Print the listing below only from the line that has "Simple Living Zuri" through the line that has "Na-nee Games", exactly, and drop any picture.

MATERIAL TO PROCESS:

= Beginning of Section =

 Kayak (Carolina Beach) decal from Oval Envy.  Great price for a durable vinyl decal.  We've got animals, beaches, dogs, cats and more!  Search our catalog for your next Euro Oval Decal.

= End of Section =
= Beginning of Section =

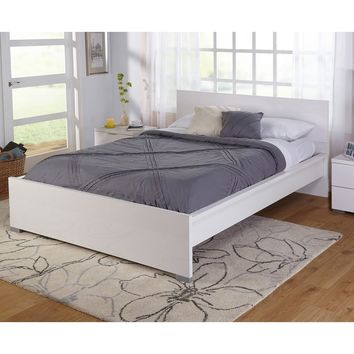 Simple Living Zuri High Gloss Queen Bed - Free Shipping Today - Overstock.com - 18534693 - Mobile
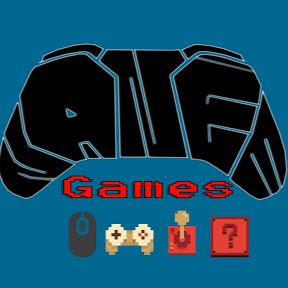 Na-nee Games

= End of Section =
= Beginning of Section =

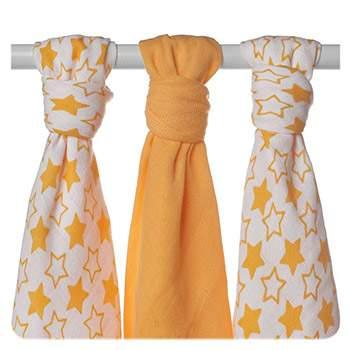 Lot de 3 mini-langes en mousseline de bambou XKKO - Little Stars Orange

= End of Section =

OUTPUT BELOW:
 Simple Living Zuri High Gloss Queen Bed - Free Shipping Today - Overstock.com - 18534693 - Mobile
 Na-nee Games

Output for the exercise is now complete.